Taeyeon is likely one of the most impressive vocalists in the industry with her beautiful high notes and consistent live performances. Asking me to choose my favorite tracks from Taeyeon is not a light task because I enjoy so many of them! But gun to my head, I would probably go with “Time Lapse” off of My Voice (2017). The sound design of this track, adjacent to the CD bonus track "Time Spent Walking in Memory", is terrifically paced in terms of spacing and the build-ups. There's also a breathy, analog quality to her voice on this track that flies oh-so-nicely relative to many K-Pop tracks which are artificially sharpened in the upper-midrange.

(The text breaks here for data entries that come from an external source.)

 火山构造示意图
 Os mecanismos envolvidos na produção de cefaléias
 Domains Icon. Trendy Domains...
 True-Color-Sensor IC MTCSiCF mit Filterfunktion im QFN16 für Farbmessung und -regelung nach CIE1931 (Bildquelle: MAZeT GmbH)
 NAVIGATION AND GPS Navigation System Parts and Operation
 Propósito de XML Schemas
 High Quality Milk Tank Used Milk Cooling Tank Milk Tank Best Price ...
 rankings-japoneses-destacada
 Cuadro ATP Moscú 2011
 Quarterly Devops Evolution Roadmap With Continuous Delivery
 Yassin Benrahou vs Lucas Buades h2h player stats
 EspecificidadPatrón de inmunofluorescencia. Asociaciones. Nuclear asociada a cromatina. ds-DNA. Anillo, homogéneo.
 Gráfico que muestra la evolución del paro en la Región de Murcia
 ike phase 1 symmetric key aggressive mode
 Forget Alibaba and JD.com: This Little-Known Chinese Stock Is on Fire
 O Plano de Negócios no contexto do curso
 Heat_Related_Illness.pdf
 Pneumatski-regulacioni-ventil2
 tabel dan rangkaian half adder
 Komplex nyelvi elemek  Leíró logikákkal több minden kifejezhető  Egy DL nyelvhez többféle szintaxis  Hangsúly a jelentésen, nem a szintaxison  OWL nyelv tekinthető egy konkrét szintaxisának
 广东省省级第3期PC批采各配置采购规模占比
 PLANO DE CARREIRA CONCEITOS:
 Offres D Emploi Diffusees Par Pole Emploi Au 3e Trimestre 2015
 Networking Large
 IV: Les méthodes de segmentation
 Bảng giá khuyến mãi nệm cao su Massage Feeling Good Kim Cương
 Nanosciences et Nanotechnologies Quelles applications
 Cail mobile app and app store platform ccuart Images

Moving back to the analysis of SoundCat's Instagram, I actually ended up putting way more time into this pet project than I thought I would, so now I'm faced with the question of where I want to take it in the future. Ideally, I would combine both scraping methods - or find some way to link them - but this isn't feasible because of the increasing difficulty of scraping Instagram. I think what first comes to mind, then, is cleaning up the repository and taking it to a more visual state, as I currently have about 10,000 photos of artists' CIEMs from SoundCat's gallery just sitting on my computer. If there was a way to create a lookup with the photos, I think that would be an incredible tool because searching Google and Instagram for individual artist's IEMs just ain't it.
In any case, this article has been really exciting for me to write because it's basically at the intersection of three of my interests: IEMs, K-Pop, and data analysis. I hope that I've been able to communicate if only a smidge of my enthusiasm for the IEMs used in K-Pop because I think it's something quite interesting that isn't talked about often amidst all the merchandise we purchase to support our favorite artists. And again, many CIEMs are purchased for K-Pop artists - especially rookie ones - directly through the support of fans. Now think about how cool it would be to see your favorite artist using an IEM of your choice!